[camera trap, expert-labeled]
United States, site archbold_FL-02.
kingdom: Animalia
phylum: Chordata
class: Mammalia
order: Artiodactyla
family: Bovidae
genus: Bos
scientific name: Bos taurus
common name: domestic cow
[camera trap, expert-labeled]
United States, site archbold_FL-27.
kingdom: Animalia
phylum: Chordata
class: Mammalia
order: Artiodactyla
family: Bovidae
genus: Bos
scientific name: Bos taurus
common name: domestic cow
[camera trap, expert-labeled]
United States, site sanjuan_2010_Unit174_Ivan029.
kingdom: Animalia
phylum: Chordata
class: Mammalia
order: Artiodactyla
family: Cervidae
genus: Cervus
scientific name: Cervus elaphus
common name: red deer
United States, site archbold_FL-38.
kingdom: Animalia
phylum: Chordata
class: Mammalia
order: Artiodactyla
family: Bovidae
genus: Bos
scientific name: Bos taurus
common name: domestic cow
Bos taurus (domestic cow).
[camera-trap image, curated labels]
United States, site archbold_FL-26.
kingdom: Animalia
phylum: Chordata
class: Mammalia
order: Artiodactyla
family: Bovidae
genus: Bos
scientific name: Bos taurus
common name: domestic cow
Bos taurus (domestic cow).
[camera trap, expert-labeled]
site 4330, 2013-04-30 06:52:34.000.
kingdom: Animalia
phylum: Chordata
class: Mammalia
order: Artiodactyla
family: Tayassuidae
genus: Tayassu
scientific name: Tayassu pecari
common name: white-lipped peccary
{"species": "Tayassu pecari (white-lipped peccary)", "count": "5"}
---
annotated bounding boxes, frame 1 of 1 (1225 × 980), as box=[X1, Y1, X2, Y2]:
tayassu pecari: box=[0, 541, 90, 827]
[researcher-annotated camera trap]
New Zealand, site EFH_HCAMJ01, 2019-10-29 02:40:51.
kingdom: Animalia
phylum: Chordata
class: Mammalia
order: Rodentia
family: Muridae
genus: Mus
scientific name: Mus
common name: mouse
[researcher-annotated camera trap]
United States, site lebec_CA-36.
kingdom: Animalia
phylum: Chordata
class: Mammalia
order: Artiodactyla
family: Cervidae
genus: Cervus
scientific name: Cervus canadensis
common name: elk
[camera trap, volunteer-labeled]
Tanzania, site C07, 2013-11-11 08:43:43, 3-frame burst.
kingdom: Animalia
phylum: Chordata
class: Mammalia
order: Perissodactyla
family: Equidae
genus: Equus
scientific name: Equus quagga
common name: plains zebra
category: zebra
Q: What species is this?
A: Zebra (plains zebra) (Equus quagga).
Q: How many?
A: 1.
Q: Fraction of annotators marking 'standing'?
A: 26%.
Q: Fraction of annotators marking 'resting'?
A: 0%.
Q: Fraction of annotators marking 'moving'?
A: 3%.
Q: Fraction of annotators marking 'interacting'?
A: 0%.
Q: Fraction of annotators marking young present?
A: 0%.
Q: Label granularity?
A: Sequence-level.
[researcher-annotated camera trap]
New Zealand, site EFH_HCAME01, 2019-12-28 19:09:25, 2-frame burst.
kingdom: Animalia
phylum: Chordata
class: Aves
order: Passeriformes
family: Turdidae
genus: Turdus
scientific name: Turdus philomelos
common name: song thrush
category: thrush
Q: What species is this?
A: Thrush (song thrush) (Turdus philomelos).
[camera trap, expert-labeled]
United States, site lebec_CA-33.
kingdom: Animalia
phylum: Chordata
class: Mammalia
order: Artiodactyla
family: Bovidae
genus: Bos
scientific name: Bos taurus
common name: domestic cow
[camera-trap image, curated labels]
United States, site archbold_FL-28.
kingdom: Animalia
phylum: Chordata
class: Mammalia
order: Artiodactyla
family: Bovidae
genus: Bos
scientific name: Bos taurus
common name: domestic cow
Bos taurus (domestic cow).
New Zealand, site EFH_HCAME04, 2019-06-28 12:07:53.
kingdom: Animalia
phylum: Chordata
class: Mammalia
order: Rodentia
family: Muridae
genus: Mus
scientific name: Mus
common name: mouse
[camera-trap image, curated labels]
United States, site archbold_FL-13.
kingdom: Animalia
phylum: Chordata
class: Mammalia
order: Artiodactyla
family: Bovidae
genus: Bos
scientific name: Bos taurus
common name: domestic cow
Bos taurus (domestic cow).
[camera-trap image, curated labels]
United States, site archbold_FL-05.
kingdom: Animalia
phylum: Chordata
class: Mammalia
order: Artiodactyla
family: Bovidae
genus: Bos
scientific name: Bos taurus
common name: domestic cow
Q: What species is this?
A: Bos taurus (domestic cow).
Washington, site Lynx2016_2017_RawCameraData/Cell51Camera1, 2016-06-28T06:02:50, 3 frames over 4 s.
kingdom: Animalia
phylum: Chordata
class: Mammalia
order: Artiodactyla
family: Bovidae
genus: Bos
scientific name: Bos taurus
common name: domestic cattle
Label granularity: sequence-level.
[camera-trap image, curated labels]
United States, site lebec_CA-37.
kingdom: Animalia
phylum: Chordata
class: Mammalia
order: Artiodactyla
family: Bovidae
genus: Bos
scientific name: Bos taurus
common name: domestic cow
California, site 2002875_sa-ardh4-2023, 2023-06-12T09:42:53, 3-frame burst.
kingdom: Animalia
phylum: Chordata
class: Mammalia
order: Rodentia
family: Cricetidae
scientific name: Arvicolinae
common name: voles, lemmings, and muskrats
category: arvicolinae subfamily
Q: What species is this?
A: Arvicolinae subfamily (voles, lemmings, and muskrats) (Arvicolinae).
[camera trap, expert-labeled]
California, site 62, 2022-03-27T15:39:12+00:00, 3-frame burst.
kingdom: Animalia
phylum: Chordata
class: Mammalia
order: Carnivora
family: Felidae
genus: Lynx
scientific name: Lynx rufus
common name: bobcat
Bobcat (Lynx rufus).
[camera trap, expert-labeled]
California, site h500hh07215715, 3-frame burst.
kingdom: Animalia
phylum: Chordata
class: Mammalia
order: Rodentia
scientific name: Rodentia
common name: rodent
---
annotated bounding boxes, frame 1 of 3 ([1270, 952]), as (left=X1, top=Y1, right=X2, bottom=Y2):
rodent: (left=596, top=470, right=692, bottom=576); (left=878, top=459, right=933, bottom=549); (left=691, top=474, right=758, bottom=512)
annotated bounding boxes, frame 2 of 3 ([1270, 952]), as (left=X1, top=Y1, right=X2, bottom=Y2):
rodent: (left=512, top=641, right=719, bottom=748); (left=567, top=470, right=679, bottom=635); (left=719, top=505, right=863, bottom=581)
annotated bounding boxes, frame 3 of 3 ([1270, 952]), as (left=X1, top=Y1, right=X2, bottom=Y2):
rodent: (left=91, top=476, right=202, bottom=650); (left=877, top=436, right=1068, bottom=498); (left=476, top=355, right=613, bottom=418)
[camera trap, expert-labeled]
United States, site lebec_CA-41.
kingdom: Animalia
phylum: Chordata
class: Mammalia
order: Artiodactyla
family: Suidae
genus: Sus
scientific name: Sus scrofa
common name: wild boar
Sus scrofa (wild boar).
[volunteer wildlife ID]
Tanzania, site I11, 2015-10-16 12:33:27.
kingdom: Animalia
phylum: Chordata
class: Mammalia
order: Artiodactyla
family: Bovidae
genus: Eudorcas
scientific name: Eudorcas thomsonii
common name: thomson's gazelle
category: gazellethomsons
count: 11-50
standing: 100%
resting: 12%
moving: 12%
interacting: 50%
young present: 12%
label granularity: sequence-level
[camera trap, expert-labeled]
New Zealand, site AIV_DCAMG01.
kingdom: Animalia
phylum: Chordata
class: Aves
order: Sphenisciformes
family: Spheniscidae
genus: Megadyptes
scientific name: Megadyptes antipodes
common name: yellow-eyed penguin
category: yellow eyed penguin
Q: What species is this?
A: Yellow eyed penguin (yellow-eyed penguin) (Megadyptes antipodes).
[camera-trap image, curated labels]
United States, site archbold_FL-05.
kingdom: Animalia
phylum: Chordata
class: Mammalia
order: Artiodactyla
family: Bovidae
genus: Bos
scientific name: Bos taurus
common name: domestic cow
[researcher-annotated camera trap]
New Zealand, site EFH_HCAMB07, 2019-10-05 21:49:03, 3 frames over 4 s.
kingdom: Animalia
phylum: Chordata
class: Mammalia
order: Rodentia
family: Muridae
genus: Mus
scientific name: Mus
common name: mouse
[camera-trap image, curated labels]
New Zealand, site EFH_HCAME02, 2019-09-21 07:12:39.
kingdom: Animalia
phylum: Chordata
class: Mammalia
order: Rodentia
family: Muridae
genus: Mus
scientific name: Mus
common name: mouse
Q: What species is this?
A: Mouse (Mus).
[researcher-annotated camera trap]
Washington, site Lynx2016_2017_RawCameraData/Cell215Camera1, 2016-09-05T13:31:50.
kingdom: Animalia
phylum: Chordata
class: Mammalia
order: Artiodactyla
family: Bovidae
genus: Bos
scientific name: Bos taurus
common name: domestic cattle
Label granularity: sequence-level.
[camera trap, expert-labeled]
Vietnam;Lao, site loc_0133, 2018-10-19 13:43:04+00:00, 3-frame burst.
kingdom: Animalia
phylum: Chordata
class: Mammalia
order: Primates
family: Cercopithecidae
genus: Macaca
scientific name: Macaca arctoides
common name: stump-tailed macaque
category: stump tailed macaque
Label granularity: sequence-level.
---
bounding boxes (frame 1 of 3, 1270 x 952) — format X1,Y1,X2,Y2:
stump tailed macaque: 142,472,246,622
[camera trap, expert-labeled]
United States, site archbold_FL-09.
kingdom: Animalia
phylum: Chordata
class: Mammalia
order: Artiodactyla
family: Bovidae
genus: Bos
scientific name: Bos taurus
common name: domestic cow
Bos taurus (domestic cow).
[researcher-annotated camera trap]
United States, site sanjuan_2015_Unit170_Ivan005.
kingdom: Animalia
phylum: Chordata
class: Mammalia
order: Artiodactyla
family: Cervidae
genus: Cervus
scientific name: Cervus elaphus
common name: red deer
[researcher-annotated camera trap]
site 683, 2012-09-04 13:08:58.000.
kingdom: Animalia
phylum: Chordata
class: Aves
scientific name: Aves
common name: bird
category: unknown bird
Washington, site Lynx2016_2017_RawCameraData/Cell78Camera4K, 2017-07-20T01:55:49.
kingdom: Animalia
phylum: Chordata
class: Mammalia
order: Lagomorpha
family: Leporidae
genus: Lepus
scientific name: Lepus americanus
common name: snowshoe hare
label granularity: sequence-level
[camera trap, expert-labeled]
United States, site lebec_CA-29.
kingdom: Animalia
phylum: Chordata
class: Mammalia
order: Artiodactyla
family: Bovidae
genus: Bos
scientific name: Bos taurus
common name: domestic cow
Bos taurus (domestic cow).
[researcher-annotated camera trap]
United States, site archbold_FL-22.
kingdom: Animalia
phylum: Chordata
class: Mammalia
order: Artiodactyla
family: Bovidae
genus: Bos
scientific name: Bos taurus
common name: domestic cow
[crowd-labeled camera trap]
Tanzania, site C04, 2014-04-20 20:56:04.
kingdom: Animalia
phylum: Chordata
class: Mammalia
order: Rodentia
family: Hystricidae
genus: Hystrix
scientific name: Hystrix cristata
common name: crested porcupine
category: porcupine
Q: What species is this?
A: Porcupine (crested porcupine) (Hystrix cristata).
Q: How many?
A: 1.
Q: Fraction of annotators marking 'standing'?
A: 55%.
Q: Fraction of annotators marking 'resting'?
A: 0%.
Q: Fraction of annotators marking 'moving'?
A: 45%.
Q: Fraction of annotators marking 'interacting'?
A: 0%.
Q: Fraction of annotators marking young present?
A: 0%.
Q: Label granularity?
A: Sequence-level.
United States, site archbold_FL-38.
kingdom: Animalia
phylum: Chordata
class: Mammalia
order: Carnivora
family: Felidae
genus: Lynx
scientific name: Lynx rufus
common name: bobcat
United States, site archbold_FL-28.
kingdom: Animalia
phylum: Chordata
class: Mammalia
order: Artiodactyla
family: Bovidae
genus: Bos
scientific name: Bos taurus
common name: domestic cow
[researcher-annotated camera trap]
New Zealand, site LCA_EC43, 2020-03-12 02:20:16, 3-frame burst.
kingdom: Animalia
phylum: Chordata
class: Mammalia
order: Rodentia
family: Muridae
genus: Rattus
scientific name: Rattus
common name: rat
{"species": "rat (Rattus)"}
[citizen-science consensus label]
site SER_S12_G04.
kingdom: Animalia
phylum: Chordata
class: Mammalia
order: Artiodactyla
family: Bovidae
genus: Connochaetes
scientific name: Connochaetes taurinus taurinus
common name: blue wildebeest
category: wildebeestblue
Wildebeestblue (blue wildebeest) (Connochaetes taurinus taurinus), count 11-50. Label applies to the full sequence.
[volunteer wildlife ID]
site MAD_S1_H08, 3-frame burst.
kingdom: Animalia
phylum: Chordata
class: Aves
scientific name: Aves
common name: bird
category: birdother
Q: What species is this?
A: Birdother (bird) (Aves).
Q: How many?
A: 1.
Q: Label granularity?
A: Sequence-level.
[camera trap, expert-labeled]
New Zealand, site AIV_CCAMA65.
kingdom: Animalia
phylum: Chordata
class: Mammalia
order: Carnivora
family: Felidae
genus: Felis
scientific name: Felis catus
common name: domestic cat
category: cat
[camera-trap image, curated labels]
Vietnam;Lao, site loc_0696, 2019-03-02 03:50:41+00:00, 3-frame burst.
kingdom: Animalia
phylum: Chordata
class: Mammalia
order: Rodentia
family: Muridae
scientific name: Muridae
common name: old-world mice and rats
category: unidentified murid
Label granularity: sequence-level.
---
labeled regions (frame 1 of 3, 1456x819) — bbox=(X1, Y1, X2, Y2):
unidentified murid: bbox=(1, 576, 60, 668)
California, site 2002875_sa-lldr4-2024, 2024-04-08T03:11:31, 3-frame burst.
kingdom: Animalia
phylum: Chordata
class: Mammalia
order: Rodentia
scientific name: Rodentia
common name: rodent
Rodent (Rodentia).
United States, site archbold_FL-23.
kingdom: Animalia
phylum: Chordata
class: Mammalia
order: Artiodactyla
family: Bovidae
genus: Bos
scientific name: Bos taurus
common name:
★ ★ ★ ★ ★
What the exercise asks> If a line in the entries holds the string "over", copy it.

Solved problem>
Washington, site Lynx2016_2017_RawCameraData/Cell51Camera1, 2016-06-28T06:02:50, 3 frames over 4 s.
New Zealand, site EFH_HCAMB07, 2019-10-05 21:49:03, 3 frames over 4 s.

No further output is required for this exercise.